Première réponse : il propose des images. Celles de Pommaux sont superbes et sombres à souhait. Les personnages avancent sous de grands ciels, ciels d’orage ou trompeusement bleus. La Pythie est impressionnante, le sphinx charmant, ou plutôt charmante : on regrette qu’elle disparaisse si vite. Pommaux multiplie  les différents cadrages et angles de vue, presque trop : peur de lasser son public, ou volonté de lui faire prendre un point de vue ‘divin’, qui permette de  voir les événements de haut, avec distance et détachement ?

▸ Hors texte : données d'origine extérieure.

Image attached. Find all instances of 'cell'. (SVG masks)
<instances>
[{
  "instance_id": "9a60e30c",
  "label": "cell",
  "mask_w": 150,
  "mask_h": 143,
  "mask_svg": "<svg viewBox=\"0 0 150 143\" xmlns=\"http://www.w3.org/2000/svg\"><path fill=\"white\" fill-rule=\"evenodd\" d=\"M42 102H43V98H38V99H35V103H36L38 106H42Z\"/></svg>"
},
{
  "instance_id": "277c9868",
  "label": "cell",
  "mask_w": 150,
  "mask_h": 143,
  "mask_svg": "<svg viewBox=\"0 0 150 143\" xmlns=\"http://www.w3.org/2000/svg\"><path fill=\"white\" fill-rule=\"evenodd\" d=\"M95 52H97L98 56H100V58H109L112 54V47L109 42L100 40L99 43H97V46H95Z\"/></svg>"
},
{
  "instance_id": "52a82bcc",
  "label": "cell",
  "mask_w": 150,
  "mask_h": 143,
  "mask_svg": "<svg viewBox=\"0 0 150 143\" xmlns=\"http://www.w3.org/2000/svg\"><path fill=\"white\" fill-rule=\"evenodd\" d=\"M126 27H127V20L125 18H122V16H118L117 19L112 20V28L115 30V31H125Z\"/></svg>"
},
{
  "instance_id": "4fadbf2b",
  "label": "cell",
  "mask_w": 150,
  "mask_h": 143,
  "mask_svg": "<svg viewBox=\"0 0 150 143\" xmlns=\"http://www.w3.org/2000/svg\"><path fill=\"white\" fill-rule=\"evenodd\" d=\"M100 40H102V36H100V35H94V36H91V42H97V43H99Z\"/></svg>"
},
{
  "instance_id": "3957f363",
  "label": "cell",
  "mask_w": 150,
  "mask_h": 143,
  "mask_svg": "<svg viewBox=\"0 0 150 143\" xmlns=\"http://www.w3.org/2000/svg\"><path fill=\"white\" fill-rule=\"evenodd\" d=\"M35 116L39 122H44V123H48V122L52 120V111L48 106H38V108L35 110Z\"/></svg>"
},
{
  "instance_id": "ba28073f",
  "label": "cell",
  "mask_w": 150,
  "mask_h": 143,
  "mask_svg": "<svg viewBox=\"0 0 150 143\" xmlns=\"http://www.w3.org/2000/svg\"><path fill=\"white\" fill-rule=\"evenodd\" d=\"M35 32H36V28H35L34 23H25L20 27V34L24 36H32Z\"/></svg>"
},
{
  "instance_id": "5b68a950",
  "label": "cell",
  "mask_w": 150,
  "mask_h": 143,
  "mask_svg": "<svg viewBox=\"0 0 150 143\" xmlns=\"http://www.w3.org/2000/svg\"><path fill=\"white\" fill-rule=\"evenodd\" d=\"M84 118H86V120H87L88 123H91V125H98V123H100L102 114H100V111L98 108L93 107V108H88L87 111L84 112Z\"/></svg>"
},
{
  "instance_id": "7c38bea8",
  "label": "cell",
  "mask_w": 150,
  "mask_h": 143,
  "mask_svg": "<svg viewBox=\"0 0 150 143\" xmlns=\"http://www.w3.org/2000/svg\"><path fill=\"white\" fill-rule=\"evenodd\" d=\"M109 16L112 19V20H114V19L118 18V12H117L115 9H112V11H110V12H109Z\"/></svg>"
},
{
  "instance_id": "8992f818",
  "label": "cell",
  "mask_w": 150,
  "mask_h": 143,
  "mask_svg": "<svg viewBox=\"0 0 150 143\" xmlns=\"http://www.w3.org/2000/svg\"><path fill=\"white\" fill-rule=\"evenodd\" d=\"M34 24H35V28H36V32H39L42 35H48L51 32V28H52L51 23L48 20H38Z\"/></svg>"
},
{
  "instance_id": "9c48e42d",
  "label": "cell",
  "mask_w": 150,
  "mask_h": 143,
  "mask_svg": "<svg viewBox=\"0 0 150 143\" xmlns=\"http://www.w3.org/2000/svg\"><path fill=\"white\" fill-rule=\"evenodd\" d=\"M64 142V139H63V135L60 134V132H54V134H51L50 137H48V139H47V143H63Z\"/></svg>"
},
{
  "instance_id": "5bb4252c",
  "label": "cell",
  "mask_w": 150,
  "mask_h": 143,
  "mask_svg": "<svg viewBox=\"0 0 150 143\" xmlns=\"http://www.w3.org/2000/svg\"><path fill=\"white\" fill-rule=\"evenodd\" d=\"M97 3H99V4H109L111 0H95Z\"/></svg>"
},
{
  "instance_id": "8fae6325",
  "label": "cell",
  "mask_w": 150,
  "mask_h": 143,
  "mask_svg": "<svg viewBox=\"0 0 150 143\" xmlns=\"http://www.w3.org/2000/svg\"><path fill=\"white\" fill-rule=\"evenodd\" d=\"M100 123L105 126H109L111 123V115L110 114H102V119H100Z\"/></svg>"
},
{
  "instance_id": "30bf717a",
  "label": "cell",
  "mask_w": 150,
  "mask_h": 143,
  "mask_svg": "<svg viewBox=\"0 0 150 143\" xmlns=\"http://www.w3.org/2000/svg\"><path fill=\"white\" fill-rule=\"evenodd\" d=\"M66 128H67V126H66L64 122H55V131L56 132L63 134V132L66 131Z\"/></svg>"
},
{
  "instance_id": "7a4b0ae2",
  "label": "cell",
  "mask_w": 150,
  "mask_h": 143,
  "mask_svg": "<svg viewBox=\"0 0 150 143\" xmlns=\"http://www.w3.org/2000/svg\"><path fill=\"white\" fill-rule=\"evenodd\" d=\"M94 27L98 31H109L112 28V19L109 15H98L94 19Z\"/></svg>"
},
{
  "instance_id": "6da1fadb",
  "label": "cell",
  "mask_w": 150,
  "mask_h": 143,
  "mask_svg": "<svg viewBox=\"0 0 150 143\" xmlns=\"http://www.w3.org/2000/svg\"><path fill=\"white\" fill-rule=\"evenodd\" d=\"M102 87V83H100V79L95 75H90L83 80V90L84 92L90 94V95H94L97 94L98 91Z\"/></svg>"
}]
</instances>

Il semble que Yvan Pommaux ait eu du mal à actualiser cette histoire. Son sujet est délicat : il s’agit tout de même d’une histoire qui tourne autour du meurtre du père (meurtre qui suit un abandon du fils par le père). Cette extrême violence est dissimulée en partie : Pommaux choisit d’insister sur le chagrin des parents d’Œdipe plutôt que sur les actions de Laïos qui ont provoqué sa malédiction (autre sujet délicat, l’homosexualité). L’histoire se poursuit avec une version édulcorée dans laquelle Laïos se tue en tombant et non directement sous le coup donné par son fils.

Les dieux sont ici passablement sadiques et jouent avec les humains. A l’issue de tout cela, Œdipe n’est plus un mythe, mais une histoire triste, qui finit mal. Soit. Sans doute l’adaptation à un public est-elle à ce prix (mais à quel public ?). Etait-il bien nécessaire  d’employer tout ce talent pour ce résultat ? Faut-il raconter l’histoire d’Œdipe aux enfants au moment où ils la vivent « en toute innocence » ? Vraie question, qui mérite au moins d’être posée.